Kibera slum is set for a major facelift after the Nairobi Metropolitan Service (NMS) declared the informal settlement a special planning area and suspended any further development in the area for two years.

NMS Director General Mohammed Badi suspended any development in Lindi, Makina, Laini Saba and Sarang’ombe Wards, with exception of Ayany and Olympic Estate, in the sub-County for a period of not more than two years.

The move is aimed at allowing for the formulation of harmonised standards and guidelines for buildings and other forms of development in the area as defined under laws governing land use and planning.

“Consequently, there shall be no more development in the mentioned areas and developments are hereby suspended for a period of not more than two years from the date of this notice,” read the May 26, 2020 notice.

Permission granted six months prior

He, however, stated that the declaration does not affect development permission granted six months prior to the notice.

Kibera slum, reportedly the largest urban informal settlement in Africa, has been synonymous with sprawling shanties teeming with thousands of people crammed up in crammed structures.

It is in light of this that Major General Badi said the move to declare the mentioned areas special planning area is to enable preparation of a participatory, economically feasible, socially and environmentally sustainable physical development plan in accordance with the provisions of physical and Land Use Planning Act, 2019.

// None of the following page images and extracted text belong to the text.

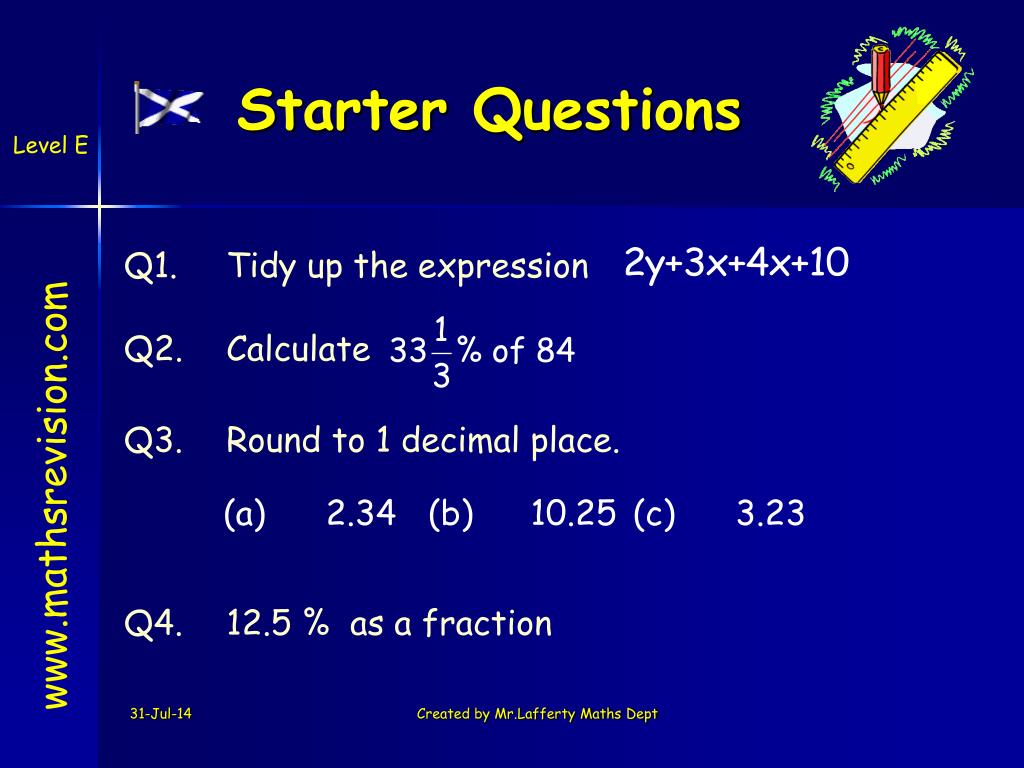 Level E

Starter Questions

www.mathsrevision.com

Q1. Tidy up the expression $2y+3x+4x+10$

Q2. Calculate $33\frac{1}{3}$% of 84

Q3. Round to 1 decimal place.

(a) 2.34 (b) 10.25 (c) 3.23

Q4. 12.5 % as a fraction

31-Jul-14

Created by Mr.Lafferty Maths Dept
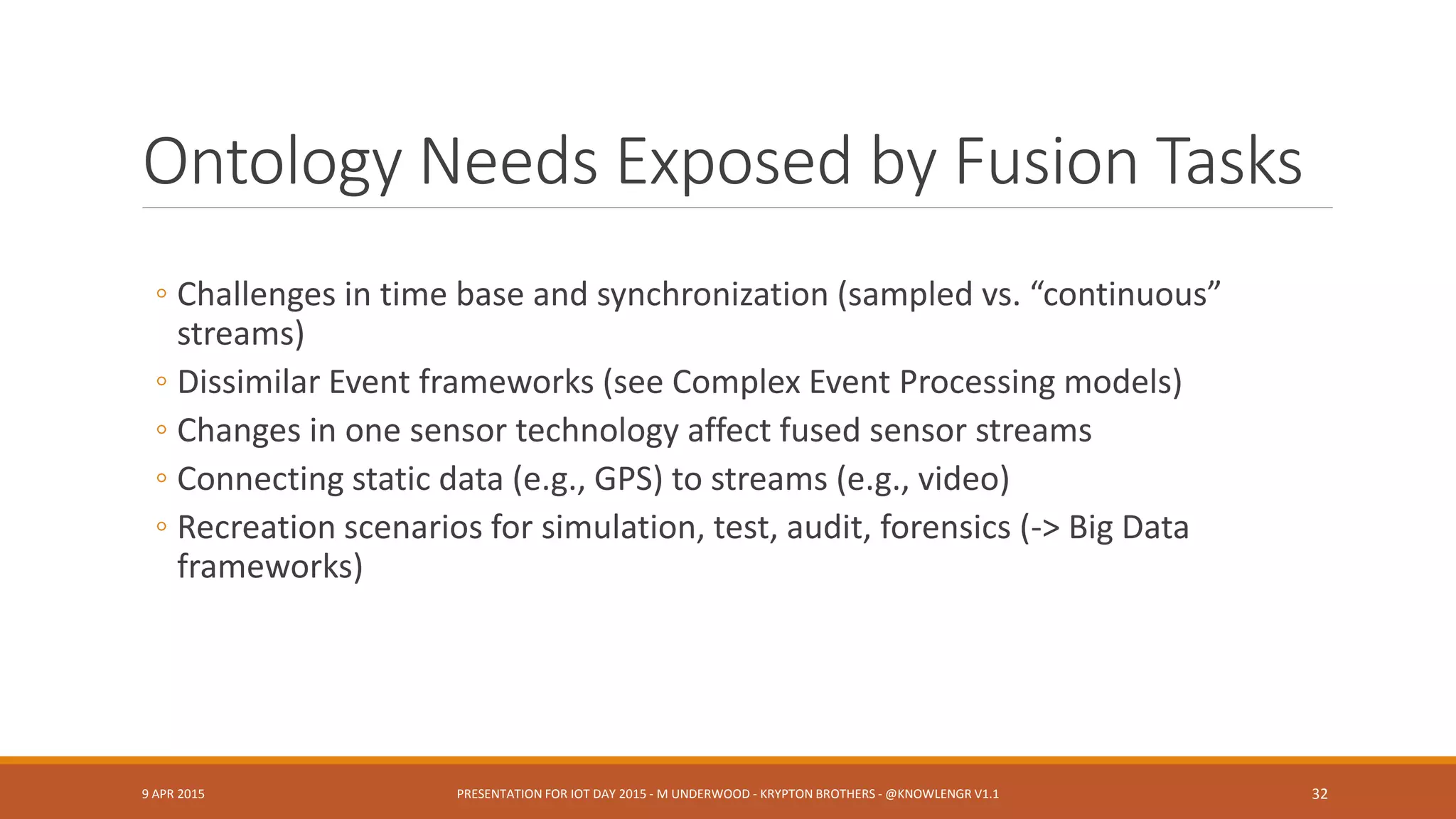 Ontology Needs Exposed by Fusion Tasks

◦ Challenges in time base and synchronization (sampled vs. “continuous” streams)
◦ Dissimilar Event frameworks (see Complex Event Processing models)
◦ Changes in one sensor technology affect fused sensor streams
◦ Connecting static data (e.g., GPS) to streams (e.g., video)
◦ Recreation scenarios for simulation, test, audit, forensics (-> Big Data frameworks)

9 APR 2015

PRESENTATION FOR IOT DAY 2015 - M UNDERWOOD - KRYPTON BROTHERS - @KNOWLENGR V1.1

32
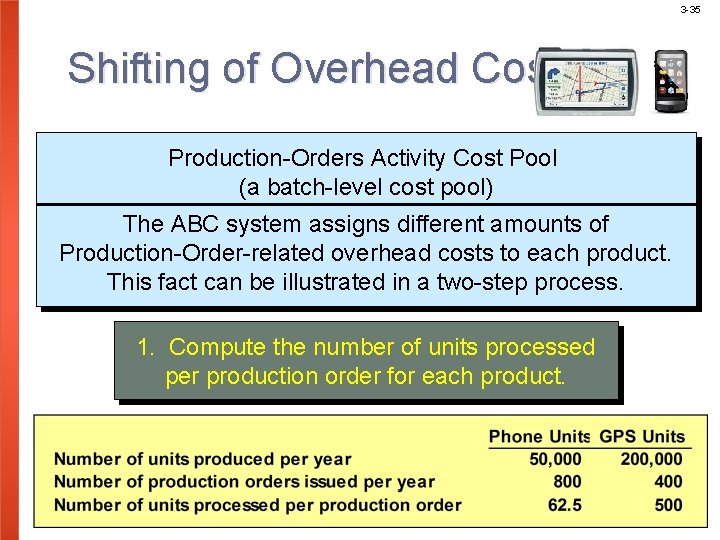 3-35

Shifting of Overhead Cos

Production-Orders Activity Cost Pool
(a batch-level cost pool)

The ABC system assigns different amounts of Production-Order-related overhead costs to each product. This fact can be illustrated in a two-step process.

1. Compute the number of units processed per production order for each product.

| | Phone Units | GPS Units |
|---|---|---|
| Number of units produced per year | 50,000 | 200,000 |
| Number of production orders issued per year | 800 | 400 |
| Number of units processed per production order | 62.5 | 500 |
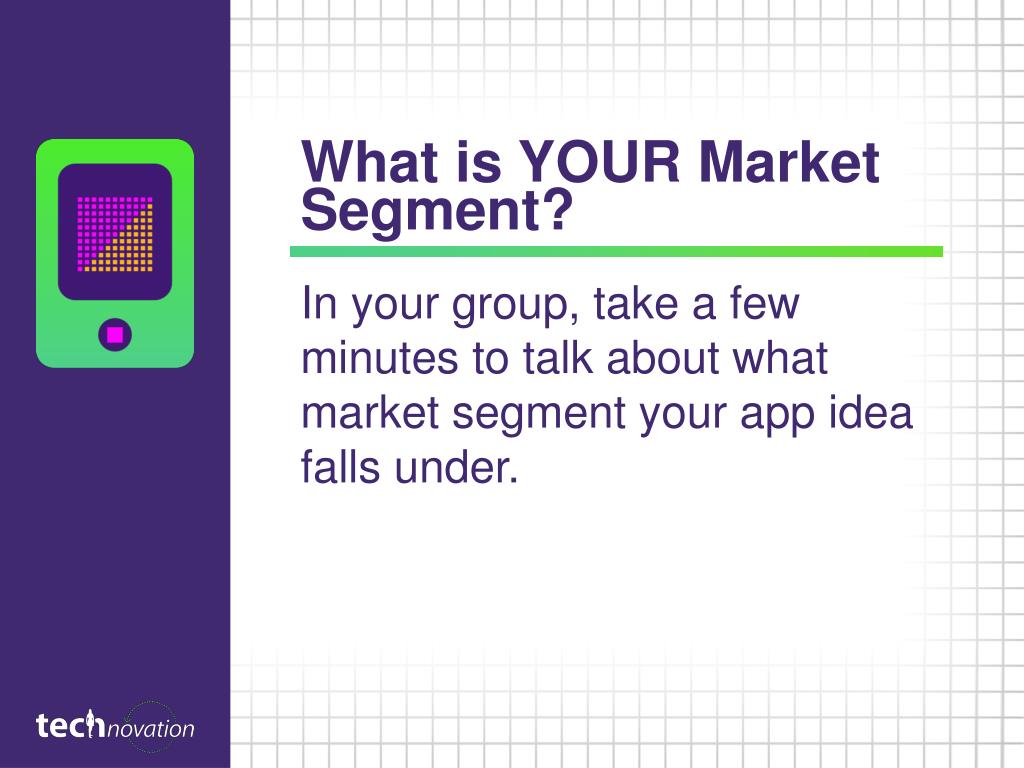 What is YOUR Market Segment?

In your group, take a few minutes to talk about what market segment your app idea falls under.

technovation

He explained that the declaration would guide the implementation of strategic interventions for improvement of socio-economic and environmental aspects of the area as well as providing for a framework for enhancing people’s fundamental rights to live with basic dignity and in decent conditions.

The plan will be reference framework for developers and regulatory agencies with regard to development control processes and infrastructure provision within the planning area.

The public will be able to have a view of the physical map of the affected areas after it is posted at the precincts of the county government offices at City Hall, the county’s official website and the offices of the Ward administrators of the respective wards.

The declaration of Kibera as a special planning area now brings to three informal settlements in Nairobi County that have undergone such status.

The four informal settlement areas join
Mukuru slums, running all the way from Marigoini all the way to Ziwandani, and Mji wa Huruma near Runda special planning areas after a similar declaration in August 2017.

The declaration also put a stop to any further development in the area for a two year period until a Mukuru Intergrated Development Plan was formulated.

A total of Sh56 million was set aside for the pilot programme with Sh20 million going towards the facilitation of planning of the informal settlements upgrading while a further Sh36 million for land surveying, registration, roads and sewers and planning of Mukuru Special Planning Area.

On February 14, 2020, City Hall together with the Ministry of Transport and Infrastructure declared the Nairobi Central Railway Station and its surrounding bound by Haile Selassie Avenue, Uhuru Highway, Bunyala Road, Commercial Street and Landhies Road measuring 172 hectares, a special planning area.

The plan was to complement the existing Central Business District and transform the main Central Railway Station and its immediate environs into a world-class railway city.